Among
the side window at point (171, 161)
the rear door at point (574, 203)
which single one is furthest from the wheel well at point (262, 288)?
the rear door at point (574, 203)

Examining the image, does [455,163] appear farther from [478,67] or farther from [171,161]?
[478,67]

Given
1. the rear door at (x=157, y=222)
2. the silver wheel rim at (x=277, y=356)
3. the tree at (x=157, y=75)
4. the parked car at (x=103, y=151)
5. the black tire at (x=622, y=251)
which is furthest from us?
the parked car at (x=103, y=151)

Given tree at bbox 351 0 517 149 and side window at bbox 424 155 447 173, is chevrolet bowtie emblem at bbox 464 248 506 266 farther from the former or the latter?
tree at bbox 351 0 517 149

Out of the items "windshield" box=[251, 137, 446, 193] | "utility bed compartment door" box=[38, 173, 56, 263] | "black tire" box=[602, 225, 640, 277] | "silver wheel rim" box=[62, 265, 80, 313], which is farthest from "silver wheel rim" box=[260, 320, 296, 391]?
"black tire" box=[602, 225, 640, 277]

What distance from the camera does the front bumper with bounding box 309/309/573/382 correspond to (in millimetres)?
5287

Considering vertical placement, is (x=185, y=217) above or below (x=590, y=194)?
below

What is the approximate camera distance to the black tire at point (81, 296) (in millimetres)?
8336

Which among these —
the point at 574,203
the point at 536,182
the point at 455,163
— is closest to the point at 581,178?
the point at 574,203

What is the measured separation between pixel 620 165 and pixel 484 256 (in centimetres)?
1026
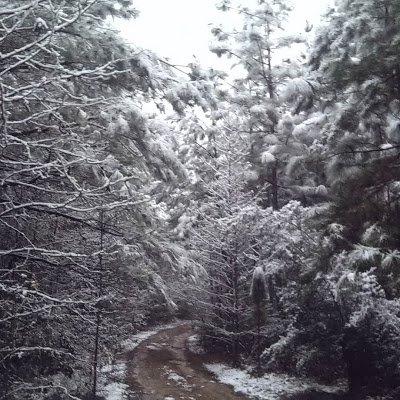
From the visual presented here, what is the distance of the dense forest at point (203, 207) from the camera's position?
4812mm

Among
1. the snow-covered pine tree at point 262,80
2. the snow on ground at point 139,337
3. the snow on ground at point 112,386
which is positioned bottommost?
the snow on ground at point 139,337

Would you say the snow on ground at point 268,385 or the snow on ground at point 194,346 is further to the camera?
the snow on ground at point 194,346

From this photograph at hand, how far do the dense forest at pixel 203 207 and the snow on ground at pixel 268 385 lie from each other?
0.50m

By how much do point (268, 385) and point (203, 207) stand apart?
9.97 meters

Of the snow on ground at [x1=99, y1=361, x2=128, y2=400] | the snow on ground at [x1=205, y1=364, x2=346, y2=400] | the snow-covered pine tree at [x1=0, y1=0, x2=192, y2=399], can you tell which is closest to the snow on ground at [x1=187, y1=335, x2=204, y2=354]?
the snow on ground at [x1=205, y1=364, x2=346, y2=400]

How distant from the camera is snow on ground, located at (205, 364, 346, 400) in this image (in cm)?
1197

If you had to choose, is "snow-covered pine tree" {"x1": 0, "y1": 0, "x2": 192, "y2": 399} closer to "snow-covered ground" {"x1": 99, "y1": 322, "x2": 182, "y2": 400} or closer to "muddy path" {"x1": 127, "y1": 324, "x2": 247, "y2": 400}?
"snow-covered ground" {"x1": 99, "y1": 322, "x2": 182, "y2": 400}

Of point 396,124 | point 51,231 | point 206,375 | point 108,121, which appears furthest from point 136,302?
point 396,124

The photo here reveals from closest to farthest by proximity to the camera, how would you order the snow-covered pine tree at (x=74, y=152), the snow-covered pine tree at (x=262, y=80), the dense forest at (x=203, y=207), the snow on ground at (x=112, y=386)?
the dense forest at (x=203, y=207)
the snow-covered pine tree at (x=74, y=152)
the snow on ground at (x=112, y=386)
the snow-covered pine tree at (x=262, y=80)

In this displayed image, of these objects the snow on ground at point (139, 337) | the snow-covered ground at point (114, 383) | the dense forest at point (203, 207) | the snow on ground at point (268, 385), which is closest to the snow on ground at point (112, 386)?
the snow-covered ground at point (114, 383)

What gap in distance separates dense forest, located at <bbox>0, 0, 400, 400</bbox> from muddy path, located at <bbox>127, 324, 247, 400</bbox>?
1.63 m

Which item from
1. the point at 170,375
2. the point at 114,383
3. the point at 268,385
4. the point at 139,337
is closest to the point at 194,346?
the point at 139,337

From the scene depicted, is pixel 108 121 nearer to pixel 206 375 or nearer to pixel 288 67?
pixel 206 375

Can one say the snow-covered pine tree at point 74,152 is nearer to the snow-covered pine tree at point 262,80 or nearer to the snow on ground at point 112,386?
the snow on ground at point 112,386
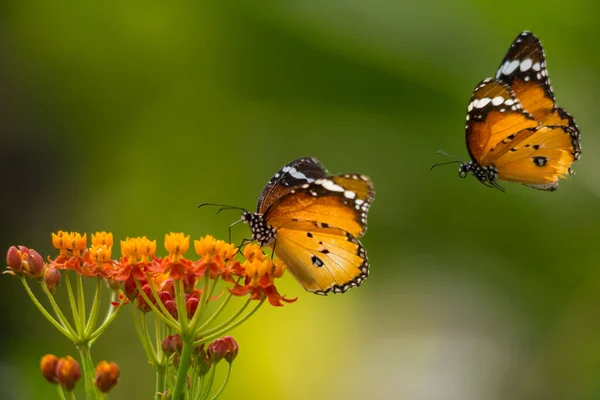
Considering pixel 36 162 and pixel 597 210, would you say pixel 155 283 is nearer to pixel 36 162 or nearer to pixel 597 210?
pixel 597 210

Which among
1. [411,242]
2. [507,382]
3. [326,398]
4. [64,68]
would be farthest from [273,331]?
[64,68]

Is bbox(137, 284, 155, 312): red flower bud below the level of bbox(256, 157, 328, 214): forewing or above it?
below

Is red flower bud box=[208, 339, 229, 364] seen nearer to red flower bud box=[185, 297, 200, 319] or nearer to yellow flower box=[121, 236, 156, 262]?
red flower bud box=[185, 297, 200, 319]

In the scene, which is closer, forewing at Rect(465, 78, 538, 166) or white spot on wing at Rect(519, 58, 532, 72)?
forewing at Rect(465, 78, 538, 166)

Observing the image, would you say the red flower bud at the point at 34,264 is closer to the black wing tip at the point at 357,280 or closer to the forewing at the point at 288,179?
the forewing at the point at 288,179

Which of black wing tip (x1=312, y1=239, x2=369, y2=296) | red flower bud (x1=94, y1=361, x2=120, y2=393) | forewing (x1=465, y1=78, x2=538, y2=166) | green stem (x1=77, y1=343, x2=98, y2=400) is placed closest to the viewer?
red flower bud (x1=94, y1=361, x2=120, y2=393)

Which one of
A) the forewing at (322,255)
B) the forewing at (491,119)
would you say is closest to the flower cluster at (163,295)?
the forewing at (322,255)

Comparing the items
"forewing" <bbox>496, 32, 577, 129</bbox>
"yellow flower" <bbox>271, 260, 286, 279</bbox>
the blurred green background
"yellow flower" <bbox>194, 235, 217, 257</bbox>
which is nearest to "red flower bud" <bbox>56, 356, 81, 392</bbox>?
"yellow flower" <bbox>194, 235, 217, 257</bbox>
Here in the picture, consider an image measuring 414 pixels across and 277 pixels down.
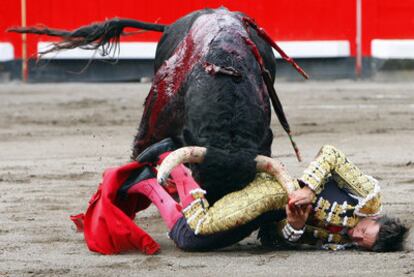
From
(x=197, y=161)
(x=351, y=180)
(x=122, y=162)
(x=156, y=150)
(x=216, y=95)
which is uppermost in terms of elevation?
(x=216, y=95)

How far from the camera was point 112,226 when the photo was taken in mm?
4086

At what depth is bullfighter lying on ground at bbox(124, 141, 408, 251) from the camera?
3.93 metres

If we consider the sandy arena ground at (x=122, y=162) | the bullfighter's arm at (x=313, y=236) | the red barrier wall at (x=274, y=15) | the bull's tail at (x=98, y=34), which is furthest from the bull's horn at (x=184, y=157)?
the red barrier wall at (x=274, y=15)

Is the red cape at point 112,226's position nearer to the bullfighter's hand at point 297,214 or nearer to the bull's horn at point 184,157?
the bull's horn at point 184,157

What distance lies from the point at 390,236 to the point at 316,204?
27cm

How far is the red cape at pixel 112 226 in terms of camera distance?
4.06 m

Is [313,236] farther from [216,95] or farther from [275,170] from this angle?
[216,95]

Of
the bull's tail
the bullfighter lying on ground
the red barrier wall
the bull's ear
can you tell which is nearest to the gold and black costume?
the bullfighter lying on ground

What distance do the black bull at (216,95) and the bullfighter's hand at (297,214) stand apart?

****************

> [Goal of the exercise]: Using the material above, retype each entry exactly and omit the pictures.

> [Task output]:
Among
the side window at point (171, 161)
the rear door at point (574, 203)
which single one is furthest from the wheel well at point (262, 288)?
the rear door at point (574, 203)

Examining the image, does [455,163] appear farther from [478,67] or farther from [171,161]?
[478,67]

Given
1. the rear door at (x=157, y=222)
2. the silver wheel rim at (x=277, y=356)
3. the tree at (x=157, y=75)
4. the parked car at (x=103, y=151)
5. the black tire at (x=622, y=251)
which is furthest from us?
the parked car at (x=103, y=151)

Given tree at bbox 351 0 517 149 and side window at bbox 424 155 447 173, is chevrolet bowtie emblem at bbox 464 248 506 266 farther from the former or the latter?
tree at bbox 351 0 517 149

Out of the items "windshield" box=[251, 137, 446, 193] | "utility bed compartment door" box=[38, 173, 56, 263] | "black tire" box=[602, 225, 640, 277] | "silver wheel rim" box=[62, 265, 80, 313], which is farthest from "silver wheel rim" box=[260, 320, 296, 391]?
"black tire" box=[602, 225, 640, 277]

What distance from the camera does the front bumper with bounding box 309/309/573/382 correspond to (in millimetres)?
5287

Considering vertical placement, is (x=185, y=217) above or below (x=590, y=194)?
below

What is the approximate camera distance to the black tire at point (81, 296) (in millimetres)?
8336

Which among these —
the point at 574,203
the point at 536,182
the point at 455,163
— is closest to the point at 581,178?
the point at 574,203

What is the measured separation between pixel 620 165 and pixel 484 256 (in centimetres)?
1026
From the visual presented here, what is the distance of the dense forest at point (203, 207) from the camera's position?
4812mm

Among
1. the snow-covered pine tree at point 262,80
2. the snow on ground at point 139,337
3. the snow on ground at point 112,386
which is positioned bottommost?
the snow on ground at point 139,337

Would you say the snow on ground at point 268,385 or the snow on ground at point 194,346 is further to the camera?
the snow on ground at point 194,346

From this photograph at hand, how far do the dense forest at pixel 203 207 and the snow on ground at pixel 268 385 lie from each other?
0.50m

By how much do point (268, 385) and point (203, 207) stand apart?
9.97 meters

Of the snow on ground at [x1=99, y1=361, x2=128, y2=400] | the snow on ground at [x1=205, y1=364, x2=346, y2=400] | the snow-covered pine tree at [x1=0, y1=0, x2=192, y2=399], can you tell which is closest to the snow on ground at [x1=187, y1=335, x2=204, y2=354]?
the snow on ground at [x1=205, y1=364, x2=346, y2=400]

How distant from the camera is snow on ground, located at (205, 364, 346, 400) in this image (in cm)?
1197

If you had to choose, is "snow-covered pine tree" {"x1": 0, "y1": 0, "x2": 192, "y2": 399} closer to "snow-covered ground" {"x1": 99, "y1": 322, "x2": 182, "y2": 400} or closer to "muddy path" {"x1": 127, "y1": 324, "x2": 247, "y2": 400}?
"snow-covered ground" {"x1": 99, "y1": 322, "x2": 182, "y2": 400}

Of point 396,124 | point 51,231 | point 206,375 | point 108,121, which appears furthest from point 136,302?
point 396,124

The photo here reveals from closest to farthest by proximity to the camera, how would you order the snow-covered pine tree at (x=74, y=152), the snow-covered pine tree at (x=262, y=80), the dense forest at (x=203, y=207), the snow on ground at (x=112, y=386)?
the dense forest at (x=203, y=207)
the snow-covered pine tree at (x=74, y=152)
the snow on ground at (x=112, y=386)
the snow-covered pine tree at (x=262, y=80)

In this displayed image, of these objects the snow on ground at point (139, 337) | the snow-covered ground at point (114, 383) | the dense forest at point (203, 207) | the snow on ground at point (268, 385), which is closest to the snow on ground at point (112, 386)?
the snow-covered ground at point (114, 383)

What gap in distance separates dense forest, located at <bbox>0, 0, 400, 400</bbox> from muddy path, located at <bbox>127, 324, 247, 400</bbox>?
1.63 m

Which item from
1. the point at 170,375
2. the point at 114,383
3. the point at 268,385
4. the point at 139,337
is closest to the point at 194,346?
the point at 139,337

From the scene depicted, is pixel 108 121 nearer to pixel 206 375 or nearer to pixel 288 67?
pixel 206 375

Can one say the snow-covered pine tree at point 74,152 is nearer to the snow-covered pine tree at point 262,80 or nearer to the snow on ground at point 112,386?
the snow on ground at point 112,386
Considering pixel 36 162 and pixel 597 210, would you say pixel 155 283 is nearer to pixel 36 162 or nearer to pixel 597 210?
pixel 597 210

Which among
1. [411,242]
2. [507,382]
3. [326,398]
4. [64,68]
would be farthest from [273,331]?
[64,68]

Is bbox(137, 284, 155, 312): red flower bud below the level of bbox(256, 157, 328, 214): forewing or above it?
below

Is red flower bud box=[208, 339, 229, 364] seen nearer to red flower bud box=[185, 297, 200, 319] or nearer to yellow flower box=[121, 236, 156, 262]?
red flower bud box=[185, 297, 200, 319]

In the scene, which is closer, forewing at Rect(465, 78, 538, 166) or white spot on wing at Rect(519, 58, 532, 72)?
forewing at Rect(465, 78, 538, 166)

Observing the image, would you say the red flower bud at the point at 34,264 is closer to the black wing tip at the point at 357,280 or closer to the forewing at the point at 288,179?
the forewing at the point at 288,179

Which of black wing tip (x1=312, y1=239, x2=369, y2=296) | red flower bud (x1=94, y1=361, x2=120, y2=393) | forewing (x1=465, y1=78, x2=538, y2=166) | green stem (x1=77, y1=343, x2=98, y2=400) is placed closest to the viewer?
red flower bud (x1=94, y1=361, x2=120, y2=393)

Which one of
A) the forewing at (322,255)
B) the forewing at (491,119)
would you say is closest to the flower cluster at (163,295)?
the forewing at (322,255)

Comparing the items
"forewing" <bbox>496, 32, 577, 129</bbox>
"yellow flower" <bbox>271, 260, 286, 279</bbox>
the blurred green background
"yellow flower" <bbox>194, 235, 217, 257</bbox>
which is nearest to "red flower bud" <bbox>56, 356, 81, 392</bbox>?
"yellow flower" <bbox>194, 235, 217, 257</bbox>
Here in the picture, consider an image measuring 414 pixels across and 277 pixels down.
From
(x=197, y=161)
(x=351, y=180)
(x=122, y=162)
(x=156, y=150)
(x=216, y=95)
which is uppermost in terms of elevation?
(x=216, y=95)

How far from the camera was point 112,226 when the photo was taken in mm?
4086

At what depth is bullfighter lying on ground at bbox(124, 141, 408, 251) from the camera?
3.93 metres

If we consider the sandy arena ground at (x=122, y=162) | the bullfighter's arm at (x=313, y=236) | the red barrier wall at (x=274, y=15) | the bull's tail at (x=98, y=34), which is furthest from the bull's horn at (x=184, y=157)?
the red barrier wall at (x=274, y=15)

Is the red cape at point 112,226's position nearer to the bullfighter's hand at point 297,214 or nearer to the bull's horn at point 184,157?
the bull's horn at point 184,157

What distance lies from the point at 390,236 to the point at 316,204?
27cm

How far is the red cape at pixel 112 226 in terms of camera distance?
4.06 m

Is [313,236] farther from [216,95] or farther from [275,170] from this angle?
[216,95]

Of
the bull's tail
the bullfighter lying on ground
the red barrier wall
the bull's ear
can you tell which is nearest to the gold and black costume?
the bullfighter lying on ground

What distance do the black bull at (216,95) and the bullfighter's hand at (297,214) stand apart?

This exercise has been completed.